Wall Street Journal:
- Liberals who see the effort to overhaul health care as a once-in-a-generation opportunity are growing anxious that a final deal will negotiate away their top priority: a public plan to compete with private health insurers. Some Democrats are threatening to oppose any bill that excludes this option, and sympathetic outside groups are pressuring wavering lawmakers. President Barack Obama regularly emphasizes that he supports a vigorous public option, and he did so again Tuesday. But in talking with lawmakers privately, and when asked directly by reporters, Mr. Obama has made it clear that he wouldn't necessarily veto a bill without a public option. Already liberals feel they have compromised enough. Most of them would prefer a single-payer system with government as the sole insurer and no private insurance at all. For the White House, the idea is to keep all sides at the table for an endgame that could go either way. Outside Congress, Health Care for America Now, a liberal group, and the American Federation of State, County and Municipal Employees spent $800,000 on television ads targeting moderate Democrats, citing their opposition to a public option. In the House, liberal lawmakers have adopted a strategy of countering almost every statement against a public option with a threat to vote en masse against any final bill that excludes it. When one moderate Democrat suggested in a closed-door meeting that the public plan could function merely as a fallback option, Rep. Jerrold Nadler warned that if that were the case, a large bloc of House liberals would vote no. "We are making clear to the leadership that we insist on a robust public option and our votes won't be there if there isn't a public option," said Mr. Nadler (D., N.Y.), a senior member of the House Progressive Caucus.

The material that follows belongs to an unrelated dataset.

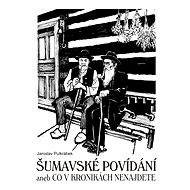 Šumavské povídání - Jaroslav Pulkrábek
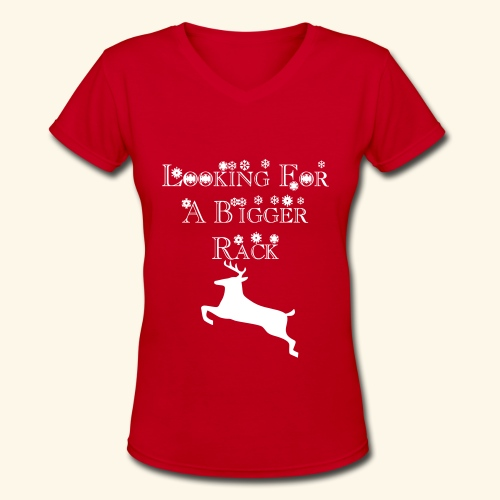 looking for a bigger rack - Women's V-Neck T-Shirt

- Proposals from the White House and Congress to give an independent commission significant power over Medicare payments are drawing opposition from the American Medical Association and the American College of Surgeons. Both groups have thus far supported significant pieces of the Democrats' health-care agenda, and President Barack Obama has repeatedly cited physicians' backing for his health-overhaul plans. But doctors are objecting to proposals that would allow a federal commission to set the size of Medicare payments to doctors, hospitals and other health-care providers. Surgeons would "vigorously oppose" legislation that gave an unelected executive agency power to set Medicare rates, said the American College of Surgeons, which claims more than 74,000 members, in a letter to House Speaker Nancy Pelosi last week. Several surgical-specialty societies also signed the letter. The AMA, which claims 250,000 members, said a commission shouldn't be authorized to set Medicare payment rates for physicians. "If the solution is we're just going to have a big board that will make draconian slashes, that's not getting at the root cause of what the problem is," said AMA President J. James Rohack.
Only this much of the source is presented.